The Apple Doesn’t Fall…
When my mother wished upon me a child who was exactly like me—I was in the seventh grade when she said this in frustration—I never dreamed that her wish would come true. But I learned the hard way that history repeats itself.
I wasn’t really a bad kid, just spirited. I attended a Catholic grade school where makeup and perfume/cologne were taboo for female (and male, for that matter) students. But I got around these restrictions…sort of. For my scent I dabbed vanilla—the brown stuff for baking—behind my ears. I wasn’t wearing perfume or cologne! The nuns, however, considered my scent addition to be somewhat devious. My mother was called for still another visit to join me in the principal’s office. (What amazes me now is how revolutionary I was back then…I knew, long before today’s perfume manufacturers, that vanilla was an enticing scent!)
I didn’t get away with vanilla and I didn’t have any luck with my lipstick substitute. One day I painted my lips with Mercurochrome (for you youngsters it was a red solution that used to be used as an antiseptic on cuts). I was caught by a nun and sent to the principal’s office. It wasn’t until I lied and said that I put it on my lips because I had a bunch of cuts that my mother was called!
There are a number of other infractions that I could report, but space is limited. Let’s just say I was more spirited than authority figures would have liked!
Then I was blessed with “mini-me,” my daughter Emily. She towed the line until she was in middle school (just like her mom). In the sixth grade she discovered boys, one boy specifically. One night she slipped out of the house after midnight to meet up with this guy, who was her senior by two years. Her absence caused immense fear since her dad and I didn’t know where she was or with whom. We were just about ready to call the police when she tried to sneak back in. She thought we would still be asleep. I was so upset that my husband suggested that we handle her punishment in the morning.

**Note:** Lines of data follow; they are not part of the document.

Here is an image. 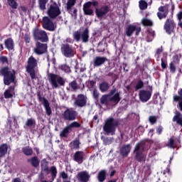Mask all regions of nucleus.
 Returning <instances> with one entry per match:
<instances>
[{"label":"nucleus","instance_id":"nucleus-1","mask_svg":"<svg viewBox=\"0 0 182 182\" xmlns=\"http://www.w3.org/2000/svg\"><path fill=\"white\" fill-rule=\"evenodd\" d=\"M61 4L55 1H50L47 8L46 15L51 20H55L61 15Z\"/></svg>","mask_w":182,"mask_h":182},{"label":"nucleus","instance_id":"nucleus-2","mask_svg":"<svg viewBox=\"0 0 182 182\" xmlns=\"http://www.w3.org/2000/svg\"><path fill=\"white\" fill-rule=\"evenodd\" d=\"M0 75L3 76V81L6 85H10L15 82L16 71L8 66L0 68Z\"/></svg>","mask_w":182,"mask_h":182},{"label":"nucleus","instance_id":"nucleus-3","mask_svg":"<svg viewBox=\"0 0 182 182\" xmlns=\"http://www.w3.org/2000/svg\"><path fill=\"white\" fill-rule=\"evenodd\" d=\"M0 75L3 76V81L6 85H10L15 82L16 71L8 66L0 68Z\"/></svg>","mask_w":182,"mask_h":182},{"label":"nucleus","instance_id":"nucleus-4","mask_svg":"<svg viewBox=\"0 0 182 182\" xmlns=\"http://www.w3.org/2000/svg\"><path fill=\"white\" fill-rule=\"evenodd\" d=\"M119 125V122L113 117L107 118L103 125V131L107 134L112 136L115 134L116 129Z\"/></svg>","mask_w":182,"mask_h":182},{"label":"nucleus","instance_id":"nucleus-5","mask_svg":"<svg viewBox=\"0 0 182 182\" xmlns=\"http://www.w3.org/2000/svg\"><path fill=\"white\" fill-rule=\"evenodd\" d=\"M38 66V61L33 56H30L28 58V63L26 65V72L29 74L31 79H36V70L35 68Z\"/></svg>","mask_w":182,"mask_h":182},{"label":"nucleus","instance_id":"nucleus-6","mask_svg":"<svg viewBox=\"0 0 182 182\" xmlns=\"http://www.w3.org/2000/svg\"><path fill=\"white\" fill-rule=\"evenodd\" d=\"M146 143L145 141H141L135 145L134 153L135 154L136 160L139 162L145 161V155L143 151L145 150V146Z\"/></svg>","mask_w":182,"mask_h":182},{"label":"nucleus","instance_id":"nucleus-7","mask_svg":"<svg viewBox=\"0 0 182 182\" xmlns=\"http://www.w3.org/2000/svg\"><path fill=\"white\" fill-rule=\"evenodd\" d=\"M49 81L50 85L54 89H58L65 84V80L61 76L55 74H49Z\"/></svg>","mask_w":182,"mask_h":182},{"label":"nucleus","instance_id":"nucleus-8","mask_svg":"<svg viewBox=\"0 0 182 182\" xmlns=\"http://www.w3.org/2000/svg\"><path fill=\"white\" fill-rule=\"evenodd\" d=\"M33 36L36 41H41L42 43H46L48 41V37L47 33L43 30H40L35 28L33 30Z\"/></svg>","mask_w":182,"mask_h":182},{"label":"nucleus","instance_id":"nucleus-9","mask_svg":"<svg viewBox=\"0 0 182 182\" xmlns=\"http://www.w3.org/2000/svg\"><path fill=\"white\" fill-rule=\"evenodd\" d=\"M73 38L77 42L81 40L82 43H86L89 41V30L86 28L82 33L76 31L73 33Z\"/></svg>","mask_w":182,"mask_h":182},{"label":"nucleus","instance_id":"nucleus-10","mask_svg":"<svg viewBox=\"0 0 182 182\" xmlns=\"http://www.w3.org/2000/svg\"><path fill=\"white\" fill-rule=\"evenodd\" d=\"M97 8L99 6V2L97 1H87L83 4V12L85 15L92 16L94 14L93 9L91 7Z\"/></svg>","mask_w":182,"mask_h":182},{"label":"nucleus","instance_id":"nucleus-11","mask_svg":"<svg viewBox=\"0 0 182 182\" xmlns=\"http://www.w3.org/2000/svg\"><path fill=\"white\" fill-rule=\"evenodd\" d=\"M110 11V8L107 5L101 6L100 8H95V15L98 19L107 18V16Z\"/></svg>","mask_w":182,"mask_h":182},{"label":"nucleus","instance_id":"nucleus-12","mask_svg":"<svg viewBox=\"0 0 182 182\" xmlns=\"http://www.w3.org/2000/svg\"><path fill=\"white\" fill-rule=\"evenodd\" d=\"M60 50L62 55L65 58H70L75 55V50L69 44H62L60 46Z\"/></svg>","mask_w":182,"mask_h":182},{"label":"nucleus","instance_id":"nucleus-13","mask_svg":"<svg viewBox=\"0 0 182 182\" xmlns=\"http://www.w3.org/2000/svg\"><path fill=\"white\" fill-rule=\"evenodd\" d=\"M42 26L43 29L48 31H54L56 28L55 24L49 16H43L42 19Z\"/></svg>","mask_w":182,"mask_h":182},{"label":"nucleus","instance_id":"nucleus-14","mask_svg":"<svg viewBox=\"0 0 182 182\" xmlns=\"http://www.w3.org/2000/svg\"><path fill=\"white\" fill-rule=\"evenodd\" d=\"M47 44L37 42L36 47L33 48V53L38 55H41L47 52Z\"/></svg>","mask_w":182,"mask_h":182},{"label":"nucleus","instance_id":"nucleus-15","mask_svg":"<svg viewBox=\"0 0 182 182\" xmlns=\"http://www.w3.org/2000/svg\"><path fill=\"white\" fill-rule=\"evenodd\" d=\"M77 116V112L70 109H67L63 114V119L67 121H74Z\"/></svg>","mask_w":182,"mask_h":182},{"label":"nucleus","instance_id":"nucleus-16","mask_svg":"<svg viewBox=\"0 0 182 182\" xmlns=\"http://www.w3.org/2000/svg\"><path fill=\"white\" fill-rule=\"evenodd\" d=\"M151 92L145 90H141L139 92V100L142 102H147L151 97Z\"/></svg>","mask_w":182,"mask_h":182},{"label":"nucleus","instance_id":"nucleus-17","mask_svg":"<svg viewBox=\"0 0 182 182\" xmlns=\"http://www.w3.org/2000/svg\"><path fill=\"white\" fill-rule=\"evenodd\" d=\"M136 32V36H139L141 32V27H137L134 25H128L126 29V35L127 37H131L134 32Z\"/></svg>","mask_w":182,"mask_h":182},{"label":"nucleus","instance_id":"nucleus-18","mask_svg":"<svg viewBox=\"0 0 182 182\" xmlns=\"http://www.w3.org/2000/svg\"><path fill=\"white\" fill-rule=\"evenodd\" d=\"M77 178L80 182H88L90 178V175L88 171H82L77 173Z\"/></svg>","mask_w":182,"mask_h":182},{"label":"nucleus","instance_id":"nucleus-19","mask_svg":"<svg viewBox=\"0 0 182 182\" xmlns=\"http://www.w3.org/2000/svg\"><path fill=\"white\" fill-rule=\"evenodd\" d=\"M176 24L171 19H168L164 24V29L168 34H171L173 32Z\"/></svg>","mask_w":182,"mask_h":182},{"label":"nucleus","instance_id":"nucleus-20","mask_svg":"<svg viewBox=\"0 0 182 182\" xmlns=\"http://www.w3.org/2000/svg\"><path fill=\"white\" fill-rule=\"evenodd\" d=\"M107 61V58L106 57L96 56L93 59V67L97 68L100 67Z\"/></svg>","mask_w":182,"mask_h":182},{"label":"nucleus","instance_id":"nucleus-21","mask_svg":"<svg viewBox=\"0 0 182 182\" xmlns=\"http://www.w3.org/2000/svg\"><path fill=\"white\" fill-rule=\"evenodd\" d=\"M85 154L82 151H77L73 154V160L79 164L83 163Z\"/></svg>","mask_w":182,"mask_h":182},{"label":"nucleus","instance_id":"nucleus-22","mask_svg":"<svg viewBox=\"0 0 182 182\" xmlns=\"http://www.w3.org/2000/svg\"><path fill=\"white\" fill-rule=\"evenodd\" d=\"M39 100L42 102V104L45 108L46 114L48 116H50L52 114V110L50 107V103H49L48 100H46L45 97H40Z\"/></svg>","mask_w":182,"mask_h":182},{"label":"nucleus","instance_id":"nucleus-23","mask_svg":"<svg viewBox=\"0 0 182 182\" xmlns=\"http://www.w3.org/2000/svg\"><path fill=\"white\" fill-rule=\"evenodd\" d=\"M168 11L166 6H160L159 8V11L157 12V17L159 20L166 18L168 16Z\"/></svg>","mask_w":182,"mask_h":182},{"label":"nucleus","instance_id":"nucleus-24","mask_svg":"<svg viewBox=\"0 0 182 182\" xmlns=\"http://www.w3.org/2000/svg\"><path fill=\"white\" fill-rule=\"evenodd\" d=\"M87 99L84 95L80 94L75 100V105L79 107H82L86 105Z\"/></svg>","mask_w":182,"mask_h":182},{"label":"nucleus","instance_id":"nucleus-25","mask_svg":"<svg viewBox=\"0 0 182 182\" xmlns=\"http://www.w3.org/2000/svg\"><path fill=\"white\" fill-rule=\"evenodd\" d=\"M131 149V144L123 145L119 150L120 154L123 156H127L130 153Z\"/></svg>","mask_w":182,"mask_h":182},{"label":"nucleus","instance_id":"nucleus-26","mask_svg":"<svg viewBox=\"0 0 182 182\" xmlns=\"http://www.w3.org/2000/svg\"><path fill=\"white\" fill-rule=\"evenodd\" d=\"M81 143L79 139H75L69 144V147L72 150H79Z\"/></svg>","mask_w":182,"mask_h":182},{"label":"nucleus","instance_id":"nucleus-27","mask_svg":"<svg viewBox=\"0 0 182 182\" xmlns=\"http://www.w3.org/2000/svg\"><path fill=\"white\" fill-rule=\"evenodd\" d=\"M120 100L121 97L118 92L109 97V102H112L114 105H117Z\"/></svg>","mask_w":182,"mask_h":182},{"label":"nucleus","instance_id":"nucleus-28","mask_svg":"<svg viewBox=\"0 0 182 182\" xmlns=\"http://www.w3.org/2000/svg\"><path fill=\"white\" fill-rule=\"evenodd\" d=\"M173 121L176 122L177 124L182 127V114L179 112H176Z\"/></svg>","mask_w":182,"mask_h":182},{"label":"nucleus","instance_id":"nucleus-29","mask_svg":"<svg viewBox=\"0 0 182 182\" xmlns=\"http://www.w3.org/2000/svg\"><path fill=\"white\" fill-rule=\"evenodd\" d=\"M4 46H6V48H7V50H14V43L13 39H12L11 38H7V39L4 41Z\"/></svg>","mask_w":182,"mask_h":182},{"label":"nucleus","instance_id":"nucleus-30","mask_svg":"<svg viewBox=\"0 0 182 182\" xmlns=\"http://www.w3.org/2000/svg\"><path fill=\"white\" fill-rule=\"evenodd\" d=\"M99 89L102 93L107 92L109 89V83L107 82H102L99 85Z\"/></svg>","mask_w":182,"mask_h":182},{"label":"nucleus","instance_id":"nucleus-31","mask_svg":"<svg viewBox=\"0 0 182 182\" xmlns=\"http://www.w3.org/2000/svg\"><path fill=\"white\" fill-rule=\"evenodd\" d=\"M28 162H29L31 164V166L34 168H37L40 164V161L38 158L36 156H33L32 158L28 159Z\"/></svg>","mask_w":182,"mask_h":182},{"label":"nucleus","instance_id":"nucleus-32","mask_svg":"<svg viewBox=\"0 0 182 182\" xmlns=\"http://www.w3.org/2000/svg\"><path fill=\"white\" fill-rule=\"evenodd\" d=\"M14 94V87H10L6 92H4V98L10 99L12 98Z\"/></svg>","mask_w":182,"mask_h":182},{"label":"nucleus","instance_id":"nucleus-33","mask_svg":"<svg viewBox=\"0 0 182 182\" xmlns=\"http://www.w3.org/2000/svg\"><path fill=\"white\" fill-rule=\"evenodd\" d=\"M22 152L25 156H31L33 155V151L31 147L26 146L22 148Z\"/></svg>","mask_w":182,"mask_h":182},{"label":"nucleus","instance_id":"nucleus-34","mask_svg":"<svg viewBox=\"0 0 182 182\" xmlns=\"http://www.w3.org/2000/svg\"><path fill=\"white\" fill-rule=\"evenodd\" d=\"M8 151V145L3 144L0 145V159L3 158Z\"/></svg>","mask_w":182,"mask_h":182},{"label":"nucleus","instance_id":"nucleus-35","mask_svg":"<svg viewBox=\"0 0 182 182\" xmlns=\"http://www.w3.org/2000/svg\"><path fill=\"white\" fill-rule=\"evenodd\" d=\"M71 130L68 127V126L65 127L60 132L59 136L60 138H67L70 134Z\"/></svg>","mask_w":182,"mask_h":182},{"label":"nucleus","instance_id":"nucleus-36","mask_svg":"<svg viewBox=\"0 0 182 182\" xmlns=\"http://www.w3.org/2000/svg\"><path fill=\"white\" fill-rule=\"evenodd\" d=\"M48 0H38V8L41 11H44L46 9V4Z\"/></svg>","mask_w":182,"mask_h":182},{"label":"nucleus","instance_id":"nucleus-37","mask_svg":"<svg viewBox=\"0 0 182 182\" xmlns=\"http://www.w3.org/2000/svg\"><path fill=\"white\" fill-rule=\"evenodd\" d=\"M76 0H68L66 6H67V11L68 13H71L72 8L75 5Z\"/></svg>","mask_w":182,"mask_h":182},{"label":"nucleus","instance_id":"nucleus-38","mask_svg":"<svg viewBox=\"0 0 182 182\" xmlns=\"http://www.w3.org/2000/svg\"><path fill=\"white\" fill-rule=\"evenodd\" d=\"M103 144L107 146V145H110L112 144L114 141V139L112 137H103L102 138Z\"/></svg>","mask_w":182,"mask_h":182},{"label":"nucleus","instance_id":"nucleus-39","mask_svg":"<svg viewBox=\"0 0 182 182\" xmlns=\"http://www.w3.org/2000/svg\"><path fill=\"white\" fill-rule=\"evenodd\" d=\"M67 127L70 129V131H72V129L73 128H76V129L80 128L81 127V124L77 122H73L68 125H67Z\"/></svg>","mask_w":182,"mask_h":182},{"label":"nucleus","instance_id":"nucleus-40","mask_svg":"<svg viewBox=\"0 0 182 182\" xmlns=\"http://www.w3.org/2000/svg\"><path fill=\"white\" fill-rule=\"evenodd\" d=\"M178 95H173V100L174 102H178L179 100H182V89L178 90Z\"/></svg>","mask_w":182,"mask_h":182},{"label":"nucleus","instance_id":"nucleus-41","mask_svg":"<svg viewBox=\"0 0 182 182\" xmlns=\"http://www.w3.org/2000/svg\"><path fill=\"white\" fill-rule=\"evenodd\" d=\"M106 178V173L105 171L102 170L99 172L98 174V181L100 182H103Z\"/></svg>","mask_w":182,"mask_h":182},{"label":"nucleus","instance_id":"nucleus-42","mask_svg":"<svg viewBox=\"0 0 182 182\" xmlns=\"http://www.w3.org/2000/svg\"><path fill=\"white\" fill-rule=\"evenodd\" d=\"M7 3L9 4V6L11 7V9H18V4L16 0H7Z\"/></svg>","mask_w":182,"mask_h":182},{"label":"nucleus","instance_id":"nucleus-43","mask_svg":"<svg viewBox=\"0 0 182 182\" xmlns=\"http://www.w3.org/2000/svg\"><path fill=\"white\" fill-rule=\"evenodd\" d=\"M107 102H109V95H104L100 98V103L102 105H106Z\"/></svg>","mask_w":182,"mask_h":182},{"label":"nucleus","instance_id":"nucleus-44","mask_svg":"<svg viewBox=\"0 0 182 182\" xmlns=\"http://www.w3.org/2000/svg\"><path fill=\"white\" fill-rule=\"evenodd\" d=\"M41 169L44 171H48V164L46 159L41 161Z\"/></svg>","mask_w":182,"mask_h":182},{"label":"nucleus","instance_id":"nucleus-45","mask_svg":"<svg viewBox=\"0 0 182 182\" xmlns=\"http://www.w3.org/2000/svg\"><path fill=\"white\" fill-rule=\"evenodd\" d=\"M141 23L144 26H152L153 25V22L148 18H143L141 20Z\"/></svg>","mask_w":182,"mask_h":182},{"label":"nucleus","instance_id":"nucleus-46","mask_svg":"<svg viewBox=\"0 0 182 182\" xmlns=\"http://www.w3.org/2000/svg\"><path fill=\"white\" fill-rule=\"evenodd\" d=\"M139 6L141 10H145L147 9L148 4L145 1L141 0L139 2Z\"/></svg>","mask_w":182,"mask_h":182},{"label":"nucleus","instance_id":"nucleus-47","mask_svg":"<svg viewBox=\"0 0 182 182\" xmlns=\"http://www.w3.org/2000/svg\"><path fill=\"white\" fill-rule=\"evenodd\" d=\"M50 173L52 176V181H54L57 176V169L55 166H51L50 167Z\"/></svg>","mask_w":182,"mask_h":182},{"label":"nucleus","instance_id":"nucleus-48","mask_svg":"<svg viewBox=\"0 0 182 182\" xmlns=\"http://www.w3.org/2000/svg\"><path fill=\"white\" fill-rule=\"evenodd\" d=\"M77 88V84L75 81H72L69 83V90L72 91L76 90Z\"/></svg>","mask_w":182,"mask_h":182},{"label":"nucleus","instance_id":"nucleus-49","mask_svg":"<svg viewBox=\"0 0 182 182\" xmlns=\"http://www.w3.org/2000/svg\"><path fill=\"white\" fill-rule=\"evenodd\" d=\"M36 123V121L34 119L30 118V119H27L26 122V126L31 127L32 126H33Z\"/></svg>","mask_w":182,"mask_h":182},{"label":"nucleus","instance_id":"nucleus-50","mask_svg":"<svg viewBox=\"0 0 182 182\" xmlns=\"http://www.w3.org/2000/svg\"><path fill=\"white\" fill-rule=\"evenodd\" d=\"M60 69L66 73H68L70 72V68L68 65H67L66 64L61 65L60 66Z\"/></svg>","mask_w":182,"mask_h":182},{"label":"nucleus","instance_id":"nucleus-51","mask_svg":"<svg viewBox=\"0 0 182 182\" xmlns=\"http://www.w3.org/2000/svg\"><path fill=\"white\" fill-rule=\"evenodd\" d=\"M69 14L71 15L72 17L74 18V19L77 18V9H70V12H68Z\"/></svg>","mask_w":182,"mask_h":182},{"label":"nucleus","instance_id":"nucleus-52","mask_svg":"<svg viewBox=\"0 0 182 182\" xmlns=\"http://www.w3.org/2000/svg\"><path fill=\"white\" fill-rule=\"evenodd\" d=\"M144 87V82L141 80H139L136 85H135V91H138L140 89H142Z\"/></svg>","mask_w":182,"mask_h":182},{"label":"nucleus","instance_id":"nucleus-53","mask_svg":"<svg viewBox=\"0 0 182 182\" xmlns=\"http://www.w3.org/2000/svg\"><path fill=\"white\" fill-rule=\"evenodd\" d=\"M167 146L169 147L170 149H175V143H174V139L173 138H171L168 143H167Z\"/></svg>","mask_w":182,"mask_h":182},{"label":"nucleus","instance_id":"nucleus-54","mask_svg":"<svg viewBox=\"0 0 182 182\" xmlns=\"http://www.w3.org/2000/svg\"><path fill=\"white\" fill-rule=\"evenodd\" d=\"M154 38V32H148L146 41L151 42Z\"/></svg>","mask_w":182,"mask_h":182},{"label":"nucleus","instance_id":"nucleus-55","mask_svg":"<svg viewBox=\"0 0 182 182\" xmlns=\"http://www.w3.org/2000/svg\"><path fill=\"white\" fill-rule=\"evenodd\" d=\"M157 117L156 116H150L149 117V121L151 124H154L156 122Z\"/></svg>","mask_w":182,"mask_h":182},{"label":"nucleus","instance_id":"nucleus-56","mask_svg":"<svg viewBox=\"0 0 182 182\" xmlns=\"http://www.w3.org/2000/svg\"><path fill=\"white\" fill-rule=\"evenodd\" d=\"M60 177L63 179V181H66L68 178V175L65 171H61L60 173Z\"/></svg>","mask_w":182,"mask_h":182},{"label":"nucleus","instance_id":"nucleus-57","mask_svg":"<svg viewBox=\"0 0 182 182\" xmlns=\"http://www.w3.org/2000/svg\"><path fill=\"white\" fill-rule=\"evenodd\" d=\"M0 62L3 64H9L8 63V58L6 56H1L0 57Z\"/></svg>","mask_w":182,"mask_h":182},{"label":"nucleus","instance_id":"nucleus-58","mask_svg":"<svg viewBox=\"0 0 182 182\" xmlns=\"http://www.w3.org/2000/svg\"><path fill=\"white\" fill-rule=\"evenodd\" d=\"M169 69L172 73H174L176 72V66L174 65V64L173 63H171L169 64Z\"/></svg>","mask_w":182,"mask_h":182},{"label":"nucleus","instance_id":"nucleus-59","mask_svg":"<svg viewBox=\"0 0 182 182\" xmlns=\"http://www.w3.org/2000/svg\"><path fill=\"white\" fill-rule=\"evenodd\" d=\"M95 82L93 81V80H90V81H88V82H87V84L88 88H93V87L95 86Z\"/></svg>","mask_w":182,"mask_h":182},{"label":"nucleus","instance_id":"nucleus-60","mask_svg":"<svg viewBox=\"0 0 182 182\" xmlns=\"http://www.w3.org/2000/svg\"><path fill=\"white\" fill-rule=\"evenodd\" d=\"M173 62L174 64H178L180 62V59L178 58V55H176L173 57Z\"/></svg>","mask_w":182,"mask_h":182},{"label":"nucleus","instance_id":"nucleus-61","mask_svg":"<svg viewBox=\"0 0 182 182\" xmlns=\"http://www.w3.org/2000/svg\"><path fill=\"white\" fill-rule=\"evenodd\" d=\"M162 132H163V127L159 126L158 128H156V133L159 135L161 134Z\"/></svg>","mask_w":182,"mask_h":182},{"label":"nucleus","instance_id":"nucleus-62","mask_svg":"<svg viewBox=\"0 0 182 182\" xmlns=\"http://www.w3.org/2000/svg\"><path fill=\"white\" fill-rule=\"evenodd\" d=\"M161 68L163 69H166V65H167L165 61H164L163 58L161 59Z\"/></svg>","mask_w":182,"mask_h":182},{"label":"nucleus","instance_id":"nucleus-63","mask_svg":"<svg viewBox=\"0 0 182 182\" xmlns=\"http://www.w3.org/2000/svg\"><path fill=\"white\" fill-rule=\"evenodd\" d=\"M93 97L95 99H97L99 97V93H98L97 90H93Z\"/></svg>","mask_w":182,"mask_h":182},{"label":"nucleus","instance_id":"nucleus-64","mask_svg":"<svg viewBox=\"0 0 182 182\" xmlns=\"http://www.w3.org/2000/svg\"><path fill=\"white\" fill-rule=\"evenodd\" d=\"M178 102L179 109L182 112V98L181 100H178Z\"/></svg>","mask_w":182,"mask_h":182}]
</instances>
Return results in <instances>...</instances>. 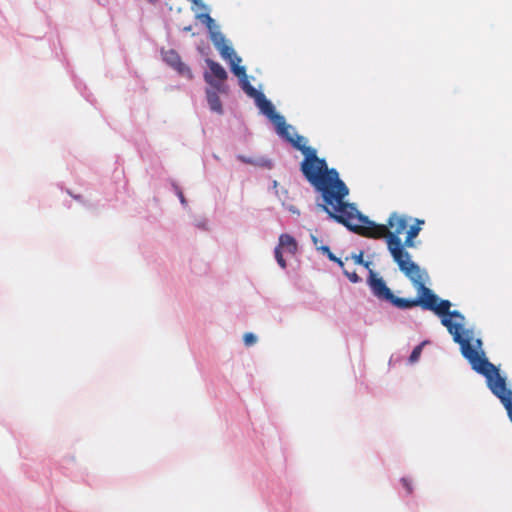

The ax came down on her the next day. I came up with a punishment that would best assure there would be no repeat escapades. For one week, she would have to wear the very same outfit everyday to school. She could wash and dry it, but there could be no substitutions. As she was still groaning over what she labeled as “ridiculous” and “horrible,” part two was announced. “And every day for the week, I will come and eat lunch with you at school,” I told her. “Obviously,” I told her, “you haven’t grown up and still need your mommy!” Her groans, tears and threats of running away for good fell on mute ears.
Now to a middle-school student having to wear the same outfit everyday was mortifying; having “your mommy” eating lunch with you at school was sheer death. But that’s what I did…and it worked. With the principal’s approval, “Mommy” became a lunchroom regular. Emily knew that bad behavior would not be tolerated, and, luckily, her friends and the other students learned that having me around was fun. (I even made a gigantic cake for my going-away party at the end of the week!)
My punishment has become part of the folklore at that middle school. Other parents over the years have remarked about my bravery. (Middle school isn’t necessarily a place most adults want to be!) Administrators and staff still talk about my creative way of handling a problem. Emily, now that she’s 23, has forgiven me and, better yet, says what a good mother I was and am! This apple of mine may have fallen close to the tree, and what I learned the hard way as a teenager made it easier for me to be a better mother for my teen.